-- START OF SOURCE MATERIAL --

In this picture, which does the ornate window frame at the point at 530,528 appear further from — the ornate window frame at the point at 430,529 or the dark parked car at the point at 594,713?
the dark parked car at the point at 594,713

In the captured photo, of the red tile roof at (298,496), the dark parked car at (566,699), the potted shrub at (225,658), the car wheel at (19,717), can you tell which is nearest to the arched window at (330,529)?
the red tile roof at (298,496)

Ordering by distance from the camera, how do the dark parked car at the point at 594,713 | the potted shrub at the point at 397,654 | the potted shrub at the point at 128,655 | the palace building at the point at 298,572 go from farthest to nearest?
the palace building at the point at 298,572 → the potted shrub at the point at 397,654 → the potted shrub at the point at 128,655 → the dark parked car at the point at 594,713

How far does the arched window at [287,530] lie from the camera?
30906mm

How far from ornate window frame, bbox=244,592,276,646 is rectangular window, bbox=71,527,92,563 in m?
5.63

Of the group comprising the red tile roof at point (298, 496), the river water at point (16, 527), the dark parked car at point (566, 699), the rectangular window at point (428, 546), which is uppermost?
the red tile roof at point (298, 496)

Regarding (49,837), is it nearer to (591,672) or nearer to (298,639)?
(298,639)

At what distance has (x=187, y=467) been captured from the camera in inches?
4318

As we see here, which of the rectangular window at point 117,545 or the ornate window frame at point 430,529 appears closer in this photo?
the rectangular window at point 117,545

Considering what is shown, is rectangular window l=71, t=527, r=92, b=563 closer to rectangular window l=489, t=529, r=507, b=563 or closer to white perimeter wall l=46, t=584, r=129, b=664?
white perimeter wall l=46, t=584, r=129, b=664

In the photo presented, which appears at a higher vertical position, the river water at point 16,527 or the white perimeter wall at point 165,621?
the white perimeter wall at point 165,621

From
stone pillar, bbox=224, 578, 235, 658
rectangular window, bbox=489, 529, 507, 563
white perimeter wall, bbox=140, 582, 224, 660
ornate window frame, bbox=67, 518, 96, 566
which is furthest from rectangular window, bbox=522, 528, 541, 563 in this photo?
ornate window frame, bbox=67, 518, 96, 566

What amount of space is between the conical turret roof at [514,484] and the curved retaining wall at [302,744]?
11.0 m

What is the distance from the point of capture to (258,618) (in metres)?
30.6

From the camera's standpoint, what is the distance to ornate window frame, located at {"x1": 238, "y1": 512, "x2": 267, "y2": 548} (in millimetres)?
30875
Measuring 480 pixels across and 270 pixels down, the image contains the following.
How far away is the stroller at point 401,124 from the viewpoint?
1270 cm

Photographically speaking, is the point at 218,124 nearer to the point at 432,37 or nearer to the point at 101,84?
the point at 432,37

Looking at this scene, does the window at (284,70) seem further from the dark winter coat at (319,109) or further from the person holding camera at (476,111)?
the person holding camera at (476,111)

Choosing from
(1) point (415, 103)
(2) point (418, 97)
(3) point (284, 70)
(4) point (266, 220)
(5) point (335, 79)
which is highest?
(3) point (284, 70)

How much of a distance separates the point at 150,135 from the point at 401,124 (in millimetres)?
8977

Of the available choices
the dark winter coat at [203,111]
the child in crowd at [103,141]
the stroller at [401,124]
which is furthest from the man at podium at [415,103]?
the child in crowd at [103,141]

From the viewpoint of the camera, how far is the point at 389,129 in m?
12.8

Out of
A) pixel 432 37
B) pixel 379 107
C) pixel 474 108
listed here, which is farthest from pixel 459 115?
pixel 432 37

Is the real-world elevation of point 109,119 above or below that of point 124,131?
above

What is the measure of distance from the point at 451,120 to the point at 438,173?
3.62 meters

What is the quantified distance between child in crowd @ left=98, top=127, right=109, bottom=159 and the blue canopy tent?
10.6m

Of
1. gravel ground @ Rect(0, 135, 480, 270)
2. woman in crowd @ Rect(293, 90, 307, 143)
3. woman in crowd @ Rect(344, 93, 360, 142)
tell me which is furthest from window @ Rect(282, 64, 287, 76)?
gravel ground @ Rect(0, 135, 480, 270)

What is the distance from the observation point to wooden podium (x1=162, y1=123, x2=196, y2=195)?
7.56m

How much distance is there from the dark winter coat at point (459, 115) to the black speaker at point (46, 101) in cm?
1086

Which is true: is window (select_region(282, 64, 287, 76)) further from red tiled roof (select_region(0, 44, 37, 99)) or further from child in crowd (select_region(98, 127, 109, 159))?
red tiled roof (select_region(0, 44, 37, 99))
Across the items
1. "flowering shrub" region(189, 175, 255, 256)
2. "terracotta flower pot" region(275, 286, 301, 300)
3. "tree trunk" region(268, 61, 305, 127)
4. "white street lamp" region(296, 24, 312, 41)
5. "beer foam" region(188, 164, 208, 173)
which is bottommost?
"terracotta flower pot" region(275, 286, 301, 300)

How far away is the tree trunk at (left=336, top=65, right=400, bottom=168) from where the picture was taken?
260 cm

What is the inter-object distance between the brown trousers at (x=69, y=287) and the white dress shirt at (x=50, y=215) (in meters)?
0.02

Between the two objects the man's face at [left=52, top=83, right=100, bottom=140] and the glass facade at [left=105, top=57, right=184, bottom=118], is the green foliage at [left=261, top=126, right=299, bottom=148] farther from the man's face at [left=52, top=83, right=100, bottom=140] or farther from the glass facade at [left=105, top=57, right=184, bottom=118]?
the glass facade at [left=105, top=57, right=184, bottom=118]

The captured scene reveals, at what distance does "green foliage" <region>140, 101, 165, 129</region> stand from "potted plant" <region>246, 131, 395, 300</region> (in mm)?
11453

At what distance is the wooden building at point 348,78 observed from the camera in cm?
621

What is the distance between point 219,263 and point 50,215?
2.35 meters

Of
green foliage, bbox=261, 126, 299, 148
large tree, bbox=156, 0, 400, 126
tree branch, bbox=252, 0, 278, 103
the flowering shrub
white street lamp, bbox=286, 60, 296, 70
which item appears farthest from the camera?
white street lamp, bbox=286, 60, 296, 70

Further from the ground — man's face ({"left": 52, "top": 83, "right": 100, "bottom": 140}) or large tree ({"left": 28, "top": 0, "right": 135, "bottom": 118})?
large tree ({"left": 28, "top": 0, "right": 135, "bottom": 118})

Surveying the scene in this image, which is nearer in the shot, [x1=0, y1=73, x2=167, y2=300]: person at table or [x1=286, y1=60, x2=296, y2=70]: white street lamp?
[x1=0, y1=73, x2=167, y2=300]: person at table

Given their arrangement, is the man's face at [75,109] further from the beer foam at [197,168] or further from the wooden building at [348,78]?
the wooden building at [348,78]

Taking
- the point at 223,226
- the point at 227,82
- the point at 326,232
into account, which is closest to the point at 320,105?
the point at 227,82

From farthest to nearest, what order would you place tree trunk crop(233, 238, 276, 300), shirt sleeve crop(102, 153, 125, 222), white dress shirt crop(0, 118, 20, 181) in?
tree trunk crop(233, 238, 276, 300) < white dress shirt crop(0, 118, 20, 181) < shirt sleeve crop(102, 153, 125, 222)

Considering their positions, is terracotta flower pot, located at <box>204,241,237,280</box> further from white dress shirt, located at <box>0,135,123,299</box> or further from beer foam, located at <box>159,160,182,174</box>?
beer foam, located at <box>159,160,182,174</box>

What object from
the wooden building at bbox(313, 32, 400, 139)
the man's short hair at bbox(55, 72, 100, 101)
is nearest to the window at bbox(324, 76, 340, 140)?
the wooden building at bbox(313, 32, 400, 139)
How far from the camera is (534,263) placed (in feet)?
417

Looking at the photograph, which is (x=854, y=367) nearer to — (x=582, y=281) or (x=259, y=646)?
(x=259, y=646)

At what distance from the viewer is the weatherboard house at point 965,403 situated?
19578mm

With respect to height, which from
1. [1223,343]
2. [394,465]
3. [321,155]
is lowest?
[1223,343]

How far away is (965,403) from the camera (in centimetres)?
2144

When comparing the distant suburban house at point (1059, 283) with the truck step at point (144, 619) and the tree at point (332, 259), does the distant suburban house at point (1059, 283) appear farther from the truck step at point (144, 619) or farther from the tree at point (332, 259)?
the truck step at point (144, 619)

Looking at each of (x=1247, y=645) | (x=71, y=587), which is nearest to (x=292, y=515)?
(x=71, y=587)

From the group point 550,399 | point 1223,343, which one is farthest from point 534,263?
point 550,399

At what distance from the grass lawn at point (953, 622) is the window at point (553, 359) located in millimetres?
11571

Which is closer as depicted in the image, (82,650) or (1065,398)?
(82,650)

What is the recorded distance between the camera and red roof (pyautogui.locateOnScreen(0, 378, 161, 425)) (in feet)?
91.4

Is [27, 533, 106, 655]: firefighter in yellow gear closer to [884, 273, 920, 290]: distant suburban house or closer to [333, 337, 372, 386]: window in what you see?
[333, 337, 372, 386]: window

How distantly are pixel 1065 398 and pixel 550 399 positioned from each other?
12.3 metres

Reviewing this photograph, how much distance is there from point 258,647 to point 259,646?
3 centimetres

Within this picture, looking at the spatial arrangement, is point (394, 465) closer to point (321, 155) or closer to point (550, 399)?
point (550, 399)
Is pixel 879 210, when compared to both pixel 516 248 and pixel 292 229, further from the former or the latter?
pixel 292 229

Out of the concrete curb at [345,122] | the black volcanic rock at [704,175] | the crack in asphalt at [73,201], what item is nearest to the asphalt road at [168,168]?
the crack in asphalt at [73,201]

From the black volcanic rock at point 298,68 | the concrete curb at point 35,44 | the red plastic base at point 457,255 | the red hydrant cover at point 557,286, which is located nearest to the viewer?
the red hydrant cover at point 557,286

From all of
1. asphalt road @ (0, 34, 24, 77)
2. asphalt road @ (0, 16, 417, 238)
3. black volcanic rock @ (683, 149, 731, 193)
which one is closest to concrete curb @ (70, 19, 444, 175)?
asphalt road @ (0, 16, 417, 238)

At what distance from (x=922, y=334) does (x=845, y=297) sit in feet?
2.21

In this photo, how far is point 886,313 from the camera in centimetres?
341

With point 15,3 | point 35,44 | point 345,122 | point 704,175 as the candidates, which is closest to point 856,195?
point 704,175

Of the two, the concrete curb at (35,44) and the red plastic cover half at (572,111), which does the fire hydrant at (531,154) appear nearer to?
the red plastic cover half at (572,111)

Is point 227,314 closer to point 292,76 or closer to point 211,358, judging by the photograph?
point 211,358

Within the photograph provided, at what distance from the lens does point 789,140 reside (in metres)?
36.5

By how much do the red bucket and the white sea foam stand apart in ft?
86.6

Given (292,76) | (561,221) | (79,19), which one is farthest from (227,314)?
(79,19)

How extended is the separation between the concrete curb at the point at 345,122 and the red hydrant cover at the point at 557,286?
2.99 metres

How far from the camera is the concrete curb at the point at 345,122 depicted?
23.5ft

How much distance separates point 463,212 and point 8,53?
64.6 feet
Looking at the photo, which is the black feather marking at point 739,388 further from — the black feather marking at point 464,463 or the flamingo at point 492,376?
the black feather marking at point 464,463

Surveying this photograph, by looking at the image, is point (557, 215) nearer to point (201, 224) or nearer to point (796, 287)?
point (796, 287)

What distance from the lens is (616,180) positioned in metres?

-- END OF SOURCE MATERIAL --

Can you write out the listing again, starting at the line containing "How distantly are" and stopping after the line containing "3 centimetres", with "photograph" replaced by "picture" and nothing else altered?

How distantly are pixel 1065 398 and pixel 550 399 positioned from each other?
12.3 metres

Reviewing this picture, how much distance is there from point 258,647 to point 259,646?
3 centimetres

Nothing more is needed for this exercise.